The growth of the far right in some countries is pressing the moderate right in anti-immigrant and anti-EU directions. In both the Netherlands and the UK, demands for renationalization are being heard, probably partly in response to Eurosceptic parties like those of Gert Wilders and Nigel Farrage.

 

Europe needs to listen to Jurgen Habermas. Attitudes towards immigrants and multiculturalism are linked to attitudes towards European construction.  Tolerance of the nationals of the disadvantaged world who wish to live amongst us is not unrelated to how we can deal with European issues. Additionally, since the beginning of modernity, the market and the polity have repeatedly needed to have their boundaries readjusted and we are going through such a period, where boundaries probably need to be redrawn if social cohesion is to be maintained, and conflicts avoided.

 

Anti-Europeanism is unfortunately evident not only on the far right, but also on the left, as with the United European Left (GUE) .

 

These trends which are threats not only to the European Union, but to stability, prosperity and peace in Europe, can only be reversed by development, prosperity, and good national and European governance. The first means technology and education, what use to be called a knowledge- based economy. The second cannot mean a federal Europe as Altiero Spinelli, Joschka Fischer and Guy Verhofstadt sometimes persuasively advocated. The reason for this is that neither the European nation-states nor their citizens wish their self-abolition. Jurgen Habermass and other pro-european thinkers agree on this. But this must mean consistent use of the community method.

 

This includes the institutions for the Banking and the Fiscal Union, which means further economic governance, and concomitantly,  further integrated democratic political governance  for the EU. Does this mean “ever closer Union” and ultimately federal union? This question does not need and anyway cannot be answered now. Mario Draghi provided some of the answers in his speech to the Harvard University Kennedy School of Government on 9 October 2013. Firstly, he proposes that we should replace the phrase “ever closer union” with the American constitutional phrase “a more perfect union”. This is not difficult. The phrase “ever closer union” was omitted even from the draft Constitutional Treaty.

 

Given the necessity of the common currency for the single market, and given the necessity to regulate banking and fiscal policies given the single market, there is no alternative but to pool enough sovereignty to create the necessary single bank supervision and resolution mechanism and the fiscal union which will regulate government debt. Recently it can be said that some good if messy progress has been made in both.

 

But it does not stop here.
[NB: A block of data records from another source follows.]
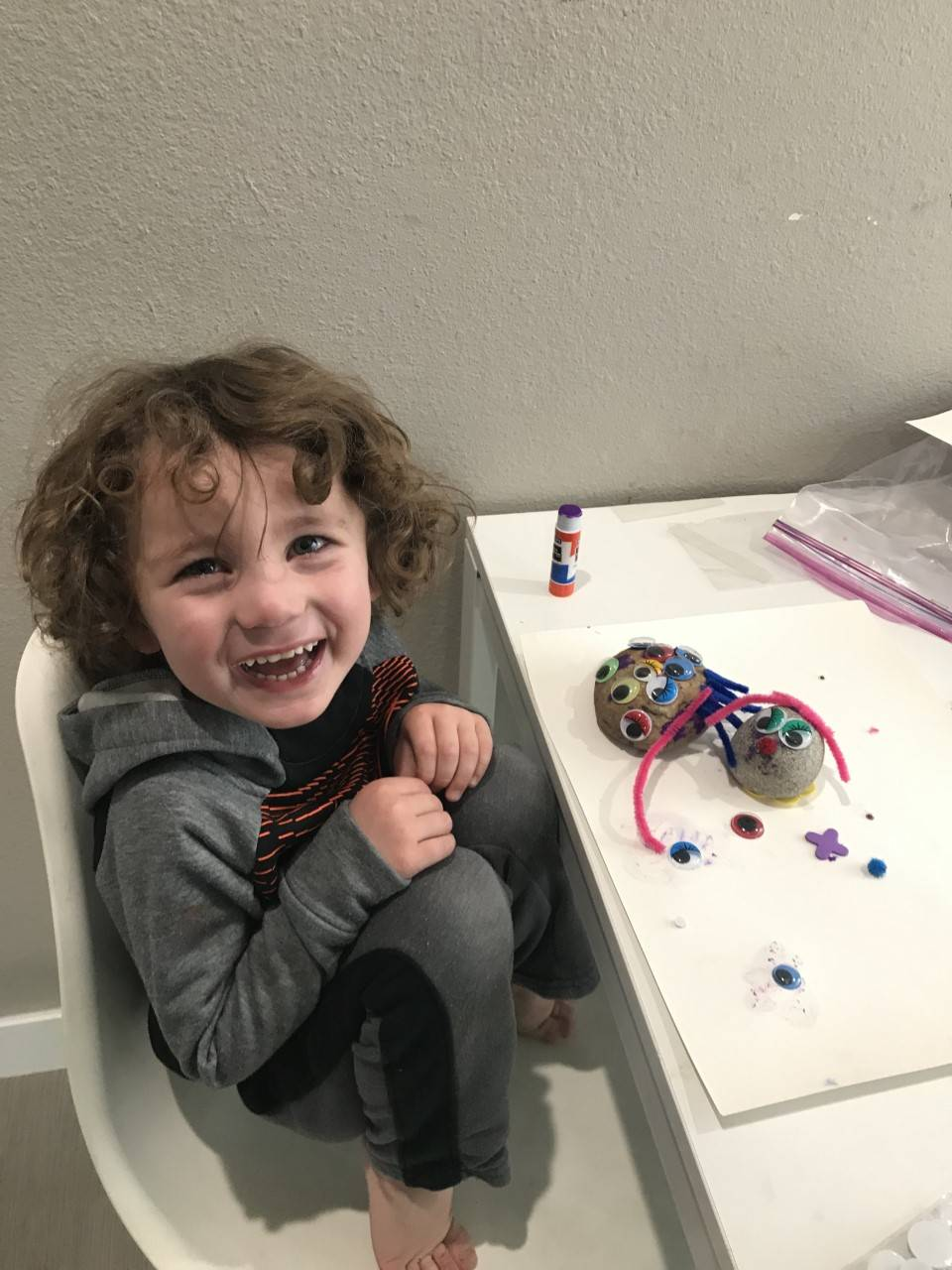 A student smiles with his pet rocks he made.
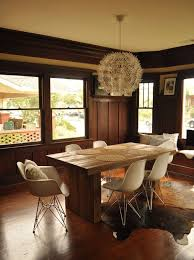 mid century eames style chairs in a rustic modern setting 3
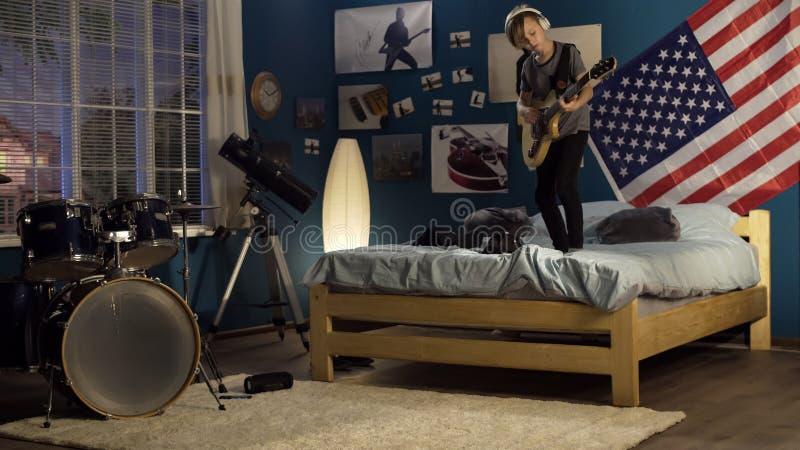 Jovem expressivo que joga a guitarra no quarto fotos de stock royalty free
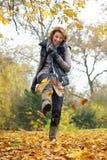 Γυναίκα που κλωτσά τα κίτρινα φύλλα το φθινόπωρο στοκ εικόνες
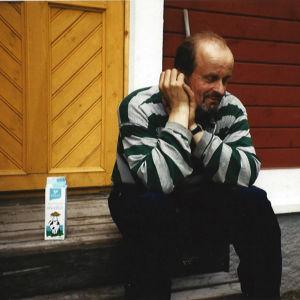 Kari Alonen istuu pajan rappusilla maitotölkin vieressä.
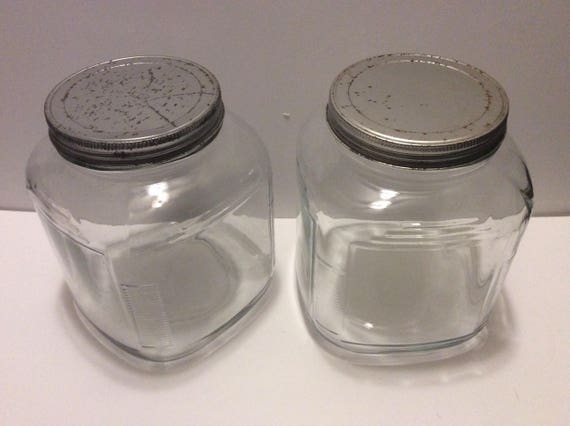 Two vintage glass storage jars containers with metal lids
The major project which Habermass has referred to as the “realignment of markets and society” is urgent, as is the need to safeguard the role of supranational democracy and the Court.  The issue of integration of European societies, social welfare and the European social model, an integral part of European civilization, cannot be left to left wing demagogues and right wing populists and fascists any more.  If the European Union did not exist, we would need to now invent it to face the problems confronting Europe.